**DO THIS:** Copy the rows below word for word, starting at the line that contains "Among these items" and ending with the final line of the rows.

**DATASET EXCERPTS:**

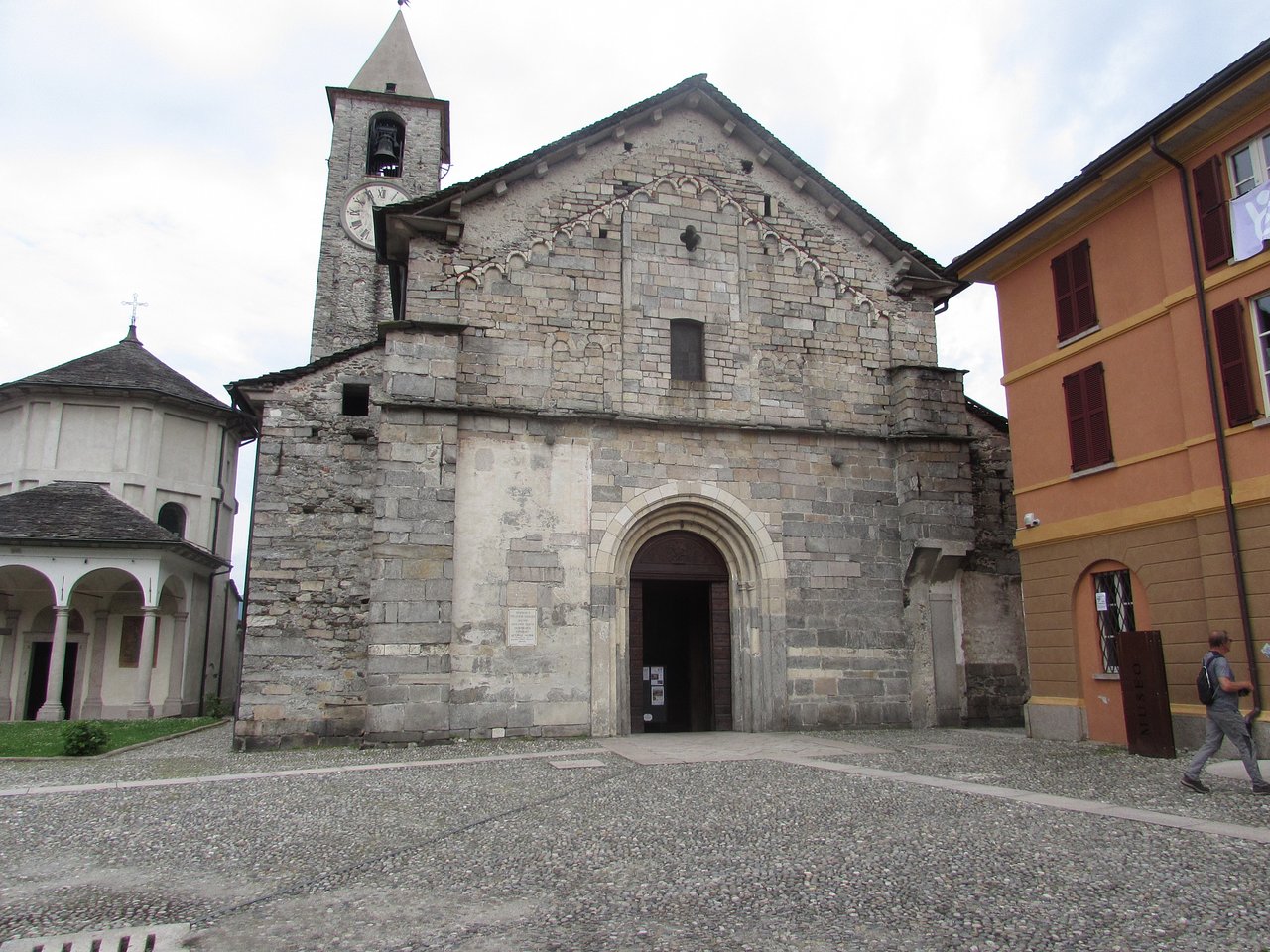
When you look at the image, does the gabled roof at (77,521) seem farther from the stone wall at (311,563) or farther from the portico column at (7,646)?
the stone wall at (311,563)

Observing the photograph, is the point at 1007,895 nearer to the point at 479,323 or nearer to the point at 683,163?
the point at 479,323

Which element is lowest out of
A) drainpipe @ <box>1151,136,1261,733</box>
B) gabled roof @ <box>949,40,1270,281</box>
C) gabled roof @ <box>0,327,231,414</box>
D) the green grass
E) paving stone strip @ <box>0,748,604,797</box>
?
the green grass

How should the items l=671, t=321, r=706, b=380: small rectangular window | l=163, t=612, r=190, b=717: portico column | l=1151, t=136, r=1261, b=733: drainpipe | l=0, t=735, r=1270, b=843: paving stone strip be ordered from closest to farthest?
l=0, t=735, r=1270, b=843: paving stone strip
l=1151, t=136, r=1261, b=733: drainpipe
l=671, t=321, r=706, b=380: small rectangular window
l=163, t=612, r=190, b=717: portico column

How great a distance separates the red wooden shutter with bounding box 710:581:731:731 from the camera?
14.5m

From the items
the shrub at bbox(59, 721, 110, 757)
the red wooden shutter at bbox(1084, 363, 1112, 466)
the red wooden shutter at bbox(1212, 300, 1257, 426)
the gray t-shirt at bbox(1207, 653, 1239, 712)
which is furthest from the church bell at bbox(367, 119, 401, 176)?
the gray t-shirt at bbox(1207, 653, 1239, 712)

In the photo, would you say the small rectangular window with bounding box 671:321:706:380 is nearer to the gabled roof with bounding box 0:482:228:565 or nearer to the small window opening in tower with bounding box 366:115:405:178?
the gabled roof with bounding box 0:482:228:565

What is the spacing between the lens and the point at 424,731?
1252 cm

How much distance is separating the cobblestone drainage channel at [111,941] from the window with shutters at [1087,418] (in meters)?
11.8

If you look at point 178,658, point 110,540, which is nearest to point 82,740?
point 110,540

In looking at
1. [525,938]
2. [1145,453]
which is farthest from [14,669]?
[1145,453]

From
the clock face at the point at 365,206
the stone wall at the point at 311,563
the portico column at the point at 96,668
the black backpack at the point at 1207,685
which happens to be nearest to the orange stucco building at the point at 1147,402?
the black backpack at the point at 1207,685

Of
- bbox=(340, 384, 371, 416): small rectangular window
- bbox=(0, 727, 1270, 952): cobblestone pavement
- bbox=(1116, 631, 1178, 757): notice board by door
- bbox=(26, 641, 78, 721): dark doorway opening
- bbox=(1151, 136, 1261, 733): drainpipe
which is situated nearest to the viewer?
bbox=(0, 727, 1270, 952): cobblestone pavement

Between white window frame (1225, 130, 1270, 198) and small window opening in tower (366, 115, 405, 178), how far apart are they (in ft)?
76.7

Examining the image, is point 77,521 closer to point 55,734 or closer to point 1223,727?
point 55,734
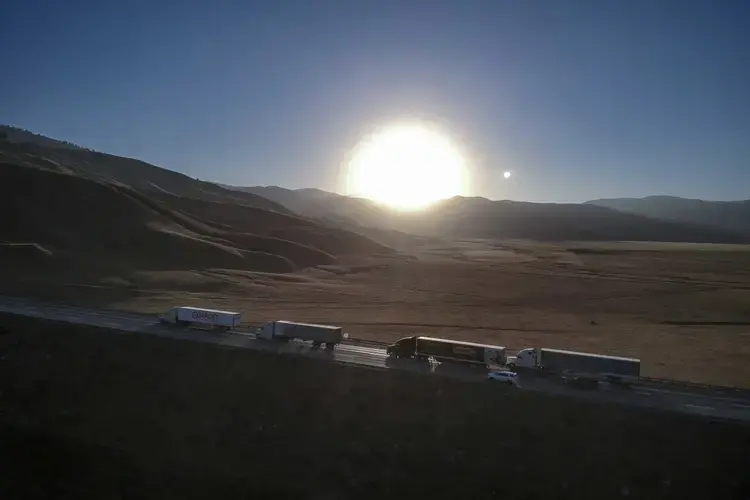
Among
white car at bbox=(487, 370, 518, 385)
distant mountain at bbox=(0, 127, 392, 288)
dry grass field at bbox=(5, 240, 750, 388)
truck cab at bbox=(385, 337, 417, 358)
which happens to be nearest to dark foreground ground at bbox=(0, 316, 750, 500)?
white car at bbox=(487, 370, 518, 385)

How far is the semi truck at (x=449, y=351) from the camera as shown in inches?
1419

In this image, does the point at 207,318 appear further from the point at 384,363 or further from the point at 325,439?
the point at 325,439

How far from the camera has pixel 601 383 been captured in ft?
112

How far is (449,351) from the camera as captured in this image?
37031mm

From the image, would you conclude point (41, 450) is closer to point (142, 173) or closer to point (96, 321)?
point (96, 321)

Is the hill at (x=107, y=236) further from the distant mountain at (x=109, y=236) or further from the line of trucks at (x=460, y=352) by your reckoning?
the line of trucks at (x=460, y=352)

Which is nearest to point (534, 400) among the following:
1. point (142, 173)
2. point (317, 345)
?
point (317, 345)

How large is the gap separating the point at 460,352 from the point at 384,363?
4928 millimetres

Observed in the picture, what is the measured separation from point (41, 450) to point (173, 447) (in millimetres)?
6824

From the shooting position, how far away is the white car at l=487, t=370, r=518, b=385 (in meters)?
32.7

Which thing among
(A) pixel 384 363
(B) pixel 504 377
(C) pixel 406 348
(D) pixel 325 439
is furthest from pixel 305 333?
(B) pixel 504 377

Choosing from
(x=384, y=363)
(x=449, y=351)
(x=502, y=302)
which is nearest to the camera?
(x=384, y=363)

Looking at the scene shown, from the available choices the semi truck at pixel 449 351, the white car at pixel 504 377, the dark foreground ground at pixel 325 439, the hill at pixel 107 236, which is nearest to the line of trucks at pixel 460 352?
the semi truck at pixel 449 351

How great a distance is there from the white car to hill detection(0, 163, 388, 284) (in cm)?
6642
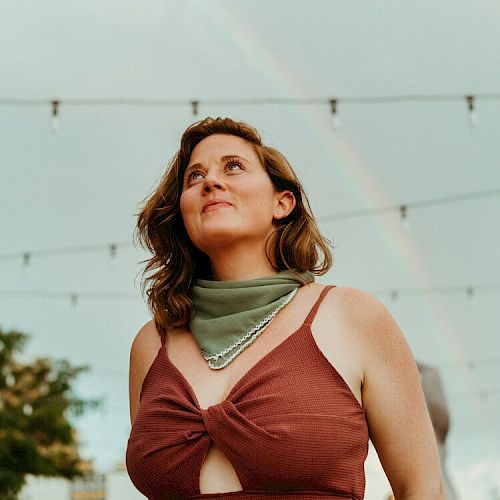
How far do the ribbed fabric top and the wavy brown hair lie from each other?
212 millimetres

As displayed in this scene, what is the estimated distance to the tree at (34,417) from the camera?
59.6 ft

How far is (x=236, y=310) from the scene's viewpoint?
1.59m

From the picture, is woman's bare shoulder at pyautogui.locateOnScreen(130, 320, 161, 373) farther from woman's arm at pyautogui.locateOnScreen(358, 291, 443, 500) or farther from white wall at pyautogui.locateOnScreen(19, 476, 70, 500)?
white wall at pyautogui.locateOnScreen(19, 476, 70, 500)

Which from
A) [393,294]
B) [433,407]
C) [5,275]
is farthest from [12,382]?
[433,407]

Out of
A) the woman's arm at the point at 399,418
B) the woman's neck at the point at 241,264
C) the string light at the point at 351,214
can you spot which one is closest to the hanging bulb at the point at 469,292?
the string light at the point at 351,214

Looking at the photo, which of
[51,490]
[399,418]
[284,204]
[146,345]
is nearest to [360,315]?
[399,418]

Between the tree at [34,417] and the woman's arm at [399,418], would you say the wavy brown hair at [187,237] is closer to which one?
the woman's arm at [399,418]

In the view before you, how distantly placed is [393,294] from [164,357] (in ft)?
42.3

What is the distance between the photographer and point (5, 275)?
13766 millimetres

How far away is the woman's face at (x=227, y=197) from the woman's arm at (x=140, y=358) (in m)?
0.20

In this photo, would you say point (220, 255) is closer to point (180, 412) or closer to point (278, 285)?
point (278, 285)

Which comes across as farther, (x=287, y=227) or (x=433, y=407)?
(x=433, y=407)

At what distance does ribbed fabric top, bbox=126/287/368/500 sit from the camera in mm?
1352

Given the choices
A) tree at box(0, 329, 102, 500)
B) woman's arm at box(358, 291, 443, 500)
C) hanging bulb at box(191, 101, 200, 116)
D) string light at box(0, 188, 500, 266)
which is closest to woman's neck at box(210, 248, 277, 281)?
woman's arm at box(358, 291, 443, 500)
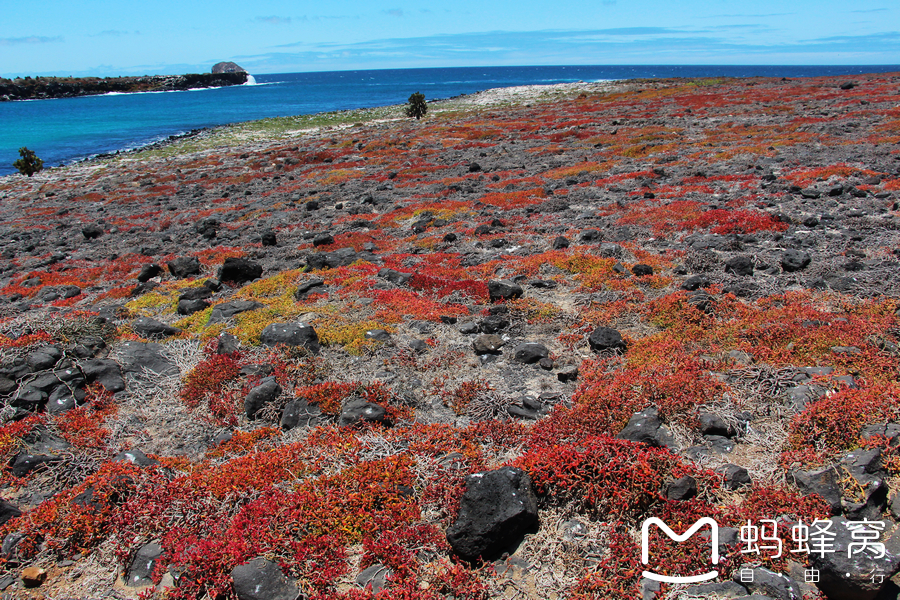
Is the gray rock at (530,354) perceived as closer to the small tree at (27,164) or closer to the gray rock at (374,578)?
the gray rock at (374,578)

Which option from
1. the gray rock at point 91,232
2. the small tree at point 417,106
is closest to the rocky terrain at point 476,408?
the gray rock at point 91,232

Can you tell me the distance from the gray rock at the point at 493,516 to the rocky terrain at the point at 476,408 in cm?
3

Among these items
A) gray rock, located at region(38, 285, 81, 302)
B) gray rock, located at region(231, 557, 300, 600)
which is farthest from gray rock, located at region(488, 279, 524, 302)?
gray rock, located at region(38, 285, 81, 302)

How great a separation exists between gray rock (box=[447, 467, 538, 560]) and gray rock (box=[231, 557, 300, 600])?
65.3 inches

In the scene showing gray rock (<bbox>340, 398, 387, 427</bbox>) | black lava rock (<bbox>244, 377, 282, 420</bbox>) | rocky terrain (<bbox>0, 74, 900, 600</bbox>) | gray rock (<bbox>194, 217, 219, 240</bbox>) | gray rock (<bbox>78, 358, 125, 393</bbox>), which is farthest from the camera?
gray rock (<bbox>194, 217, 219, 240</bbox>)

**OUTPUT BELOW:**
Among these items
A) gray rock, located at region(38, 285, 81, 302)
B) gray rock, located at region(231, 557, 300, 600)
which is farthest from gray rock, located at region(488, 279, 524, 302)?
gray rock, located at region(38, 285, 81, 302)

How great a separation exists between gray rock (box=[447, 467, 538, 560]) and gray rock (box=[231, 557, 300, 600])?
65.3 inches

In the scene showing gray rock (<bbox>340, 398, 387, 427</bbox>) | black lava rock (<bbox>244, 377, 282, 420</bbox>) | rocky terrain (<bbox>0, 74, 900, 600</bbox>) | gray rock (<bbox>194, 217, 219, 240</bbox>) | gray rock (<bbox>78, 358, 125, 393</bbox>), which is farthest from the camera?
gray rock (<bbox>194, 217, 219, 240</bbox>)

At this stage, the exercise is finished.